Chipre, Eslovaquia, Letonia y Malta acudieron este sábado a las urnas para elegir a sus diputados europeos, en unos comicios que se completarán el domingo en el conjunto de la Unión Europea (UE), marcados hasta ahora por la abstención y el avance de la ultraderecha.
Este sábado, continuaba el maratónico escrutinio de cuatro días, después de que Gran Bretaña y Holanda diesen el puntapié inicial de estas elecciones europeas el jueves. Le siguieron Irlanda y la República Checa.
También los italianos empezaron a votar el sábado por la tarde y las elecciones continuarán en ese país hasta el domingo. Por la diferencia horaria también comenzó el voto en los departamentos franceses de ultramar.
Unico líder de un gran país de Europa que se presenta como cabeza de lista de su partido, el primer ministro Silvio Berlusconi quiso convertir las elecciones en un plebiscito.
Pero la campaña fue dominada por los problemas conyugales del Cavaliere, y su cuestionamiento en varios escándalos, entre ellos el caso Noemi, nombre de una joven de 18 años con la que Berlusconi es sospechoso de haber tenido relaciones. Lo que él desmiente formalmente.
Un primer cálculo sobre la participación en Italia se espera tras el cierre de las oficinas de voto el sábado.
En todos los otros países, las elecciones europeas se desarrollarán el domingo y los primeros resultados que permitirán dar el color político del futuro Parlamento serán publicados a las 20H00 GMT.
Sin embargo, Holanda ya dio un avance de cómo se dividirán las fuerzas en el hemiciclo europeo tras este escrutinio en donde 388 millones de ciudadanos deben elegir a 736 eurodiputados.
El ultraderechista Partido de la Libertad, del diputado holandés Geert Wilders, obtuvo el 17% de los sufragios, lo que lo convierte en la segunda fuerza política del país. El partido del primer ministro democristiano, Jan Peter Balkenende, alcanzó un poco menos del 20% de los sufragios.
Esto «confirma el temor» de un aumento de la presencia de partidos extremistas, estimó Antonio Missiroli, analista del Centro de Política Europea en Bruselas.
Esto no se reproducirá en todos los países de la UE pero, según varios analistas, prefigura buenos resultados para los partidos protestatarios, populistas y antieuropeos.
Estos movimientos se benefician de las dificultades de los gobiernos frente a la crisis y del miedo a la inmigración y aprovechan la desconfianza de numerosos electores hacia Europa.
En Gran Bretaña, en donde en medio de una tormenta política el primer ministro laborista Gordon Brown ya reconoció la derrota de su partido, tanto en las elecciones locales como en las europeas, los euroescépticos ya se frotan las manos.

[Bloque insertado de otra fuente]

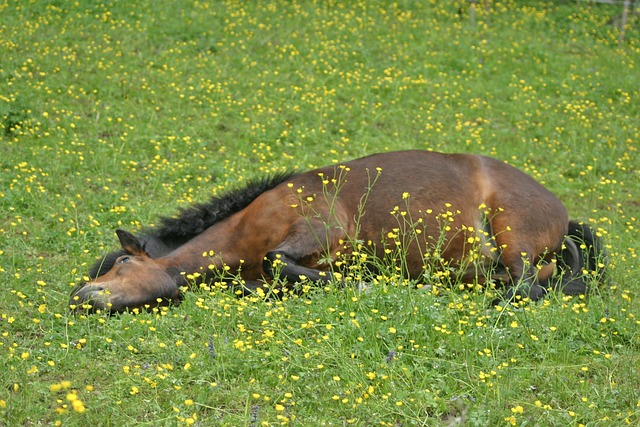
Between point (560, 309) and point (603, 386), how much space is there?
40.7 inches

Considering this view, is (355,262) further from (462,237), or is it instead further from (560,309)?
(560,309)

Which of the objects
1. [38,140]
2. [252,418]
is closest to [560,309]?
[252,418]

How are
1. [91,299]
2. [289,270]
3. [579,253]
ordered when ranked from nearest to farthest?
[91,299] < [289,270] < [579,253]

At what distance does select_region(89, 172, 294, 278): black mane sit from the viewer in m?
8.02

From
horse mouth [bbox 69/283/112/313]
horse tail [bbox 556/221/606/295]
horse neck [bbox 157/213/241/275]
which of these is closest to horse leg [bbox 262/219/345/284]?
horse neck [bbox 157/213/241/275]

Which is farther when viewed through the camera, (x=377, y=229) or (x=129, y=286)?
(x=377, y=229)

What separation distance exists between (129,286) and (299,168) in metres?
4.98

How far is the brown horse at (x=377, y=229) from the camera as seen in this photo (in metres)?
7.63

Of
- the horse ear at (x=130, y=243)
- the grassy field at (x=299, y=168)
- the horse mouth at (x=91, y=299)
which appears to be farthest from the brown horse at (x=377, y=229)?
the grassy field at (x=299, y=168)

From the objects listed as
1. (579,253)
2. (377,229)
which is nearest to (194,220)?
(377,229)

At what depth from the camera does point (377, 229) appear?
812 centimetres

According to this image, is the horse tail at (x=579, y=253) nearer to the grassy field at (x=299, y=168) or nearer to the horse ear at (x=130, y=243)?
the grassy field at (x=299, y=168)

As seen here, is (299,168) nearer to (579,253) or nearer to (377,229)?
(377,229)

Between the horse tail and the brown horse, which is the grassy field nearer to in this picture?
the horse tail
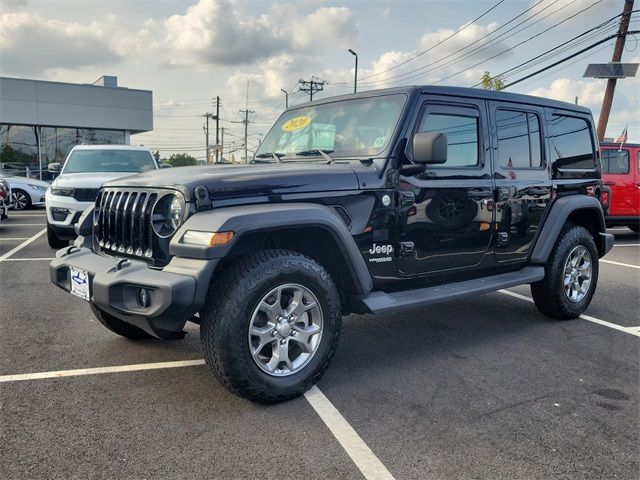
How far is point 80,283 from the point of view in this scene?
337cm

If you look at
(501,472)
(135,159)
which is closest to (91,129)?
(135,159)

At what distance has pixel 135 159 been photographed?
9500 millimetres

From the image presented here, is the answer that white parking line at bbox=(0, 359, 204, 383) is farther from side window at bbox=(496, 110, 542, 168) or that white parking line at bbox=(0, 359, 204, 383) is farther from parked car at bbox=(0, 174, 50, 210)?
parked car at bbox=(0, 174, 50, 210)

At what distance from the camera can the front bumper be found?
110 inches

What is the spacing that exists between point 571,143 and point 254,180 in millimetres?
3515

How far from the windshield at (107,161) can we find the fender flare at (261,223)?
648 cm

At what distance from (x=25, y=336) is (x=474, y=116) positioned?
13.3 ft

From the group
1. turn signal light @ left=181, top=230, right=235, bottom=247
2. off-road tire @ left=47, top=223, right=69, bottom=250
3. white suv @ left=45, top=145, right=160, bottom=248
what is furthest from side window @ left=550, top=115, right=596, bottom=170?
off-road tire @ left=47, top=223, right=69, bottom=250

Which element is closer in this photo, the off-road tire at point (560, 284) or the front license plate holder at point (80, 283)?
the front license plate holder at point (80, 283)

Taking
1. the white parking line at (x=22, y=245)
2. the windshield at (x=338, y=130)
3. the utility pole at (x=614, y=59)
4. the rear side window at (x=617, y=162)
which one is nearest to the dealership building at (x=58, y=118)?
the white parking line at (x=22, y=245)

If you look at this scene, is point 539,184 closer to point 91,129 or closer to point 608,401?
point 608,401

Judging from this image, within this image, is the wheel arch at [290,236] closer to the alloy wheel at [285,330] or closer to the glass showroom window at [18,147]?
the alloy wheel at [285,330]

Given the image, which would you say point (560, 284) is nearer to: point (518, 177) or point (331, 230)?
point (518, 177)

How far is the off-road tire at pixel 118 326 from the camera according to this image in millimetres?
4113
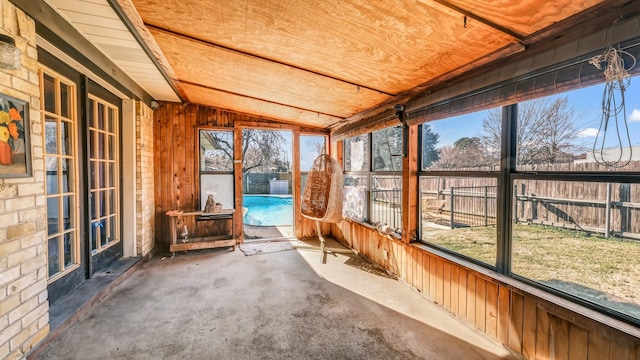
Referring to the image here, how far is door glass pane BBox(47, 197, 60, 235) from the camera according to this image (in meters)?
2.24

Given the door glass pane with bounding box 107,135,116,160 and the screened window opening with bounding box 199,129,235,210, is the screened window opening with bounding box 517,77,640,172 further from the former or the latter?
the door glass pane with bounding box 107,135,116,160

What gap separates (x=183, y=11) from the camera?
5.87ft

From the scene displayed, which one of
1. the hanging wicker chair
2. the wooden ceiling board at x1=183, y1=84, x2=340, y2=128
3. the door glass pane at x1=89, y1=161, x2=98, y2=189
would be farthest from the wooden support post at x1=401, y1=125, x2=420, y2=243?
the door glass pane at x1=89, y1=161, x2=98, y2=189

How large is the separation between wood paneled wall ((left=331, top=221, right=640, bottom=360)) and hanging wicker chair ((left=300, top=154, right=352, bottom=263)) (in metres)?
1.13

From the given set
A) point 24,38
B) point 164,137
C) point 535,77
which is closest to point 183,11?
point 24,38

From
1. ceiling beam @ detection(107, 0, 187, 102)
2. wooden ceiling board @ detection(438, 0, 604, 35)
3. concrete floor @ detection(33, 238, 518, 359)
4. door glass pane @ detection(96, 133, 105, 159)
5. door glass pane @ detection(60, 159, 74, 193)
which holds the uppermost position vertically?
ceiling beam @ detection(107, 0, 187, 102)

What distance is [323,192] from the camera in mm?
4309

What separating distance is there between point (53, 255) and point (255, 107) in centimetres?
289

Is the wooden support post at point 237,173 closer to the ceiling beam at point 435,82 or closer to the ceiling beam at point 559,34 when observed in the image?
the ceiling beam at point 435,82

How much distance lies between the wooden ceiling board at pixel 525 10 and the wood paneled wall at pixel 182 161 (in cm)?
380

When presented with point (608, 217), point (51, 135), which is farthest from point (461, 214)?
point (51, 135)

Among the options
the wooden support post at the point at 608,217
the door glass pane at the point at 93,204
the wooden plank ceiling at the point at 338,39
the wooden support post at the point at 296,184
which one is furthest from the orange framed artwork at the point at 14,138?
the wooden support post at the point at 296,184

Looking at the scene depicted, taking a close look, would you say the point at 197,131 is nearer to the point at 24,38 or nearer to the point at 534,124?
the point at 24,38

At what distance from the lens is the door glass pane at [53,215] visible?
7.35 feet
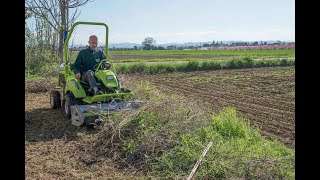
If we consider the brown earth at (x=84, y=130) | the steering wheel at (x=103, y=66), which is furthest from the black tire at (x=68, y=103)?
the steering wheel at (x=103, y=66)

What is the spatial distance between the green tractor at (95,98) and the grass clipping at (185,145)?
31 cm

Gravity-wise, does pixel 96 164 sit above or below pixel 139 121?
below

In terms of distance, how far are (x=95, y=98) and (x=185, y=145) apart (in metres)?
2.26

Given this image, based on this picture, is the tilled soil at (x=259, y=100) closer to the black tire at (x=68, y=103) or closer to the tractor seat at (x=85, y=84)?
the tractor seat at (x=85, y=84)

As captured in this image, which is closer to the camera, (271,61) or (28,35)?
(28,35)

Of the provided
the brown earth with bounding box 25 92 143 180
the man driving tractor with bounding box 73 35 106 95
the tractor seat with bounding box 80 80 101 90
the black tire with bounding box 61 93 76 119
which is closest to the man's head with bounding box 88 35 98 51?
the man driving tractor with bounding box 73 35 106 95

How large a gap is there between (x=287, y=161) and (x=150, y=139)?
1.76 m

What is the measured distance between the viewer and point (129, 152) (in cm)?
497

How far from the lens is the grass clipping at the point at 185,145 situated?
4.12 metres
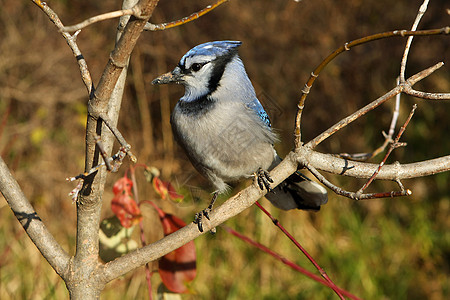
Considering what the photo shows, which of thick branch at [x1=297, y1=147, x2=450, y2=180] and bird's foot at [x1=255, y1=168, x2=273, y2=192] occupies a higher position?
thick branch at [x1=297, y1=147, x2=450, y2=180]

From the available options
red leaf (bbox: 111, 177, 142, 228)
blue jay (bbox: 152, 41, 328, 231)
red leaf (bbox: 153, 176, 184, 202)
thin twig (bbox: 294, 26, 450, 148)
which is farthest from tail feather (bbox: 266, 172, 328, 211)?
thin twig (bbox: 294, 26, 450, 148)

El partido de extrema derecha BNP sueña con un primer eurodiputado y el Partido por la Independencia del Reino Unido (UKIP), que hace campaña para abandonar la UE, podría imponerse al laborismo con casi un 20% de diferencia, según un reciente sondeo.
En Irlanda, un sondeo a boca de urna pronosticó una de las peores derrotas de su historia para el partido centrista del primer ministro irlandés, Brian Cowen.
Si la mayoría en el Parlamento cambia de color en estas elecciones, el presidente de la Comisión europea, José Manuel Durao Barroso, perdería el cargo, afirmó el jefe del Partido Socialista Europeo (PSE), el danés Poul Nyrup Rasmussen, formación que ocupa actualmente la segunda bancada del Parlamento.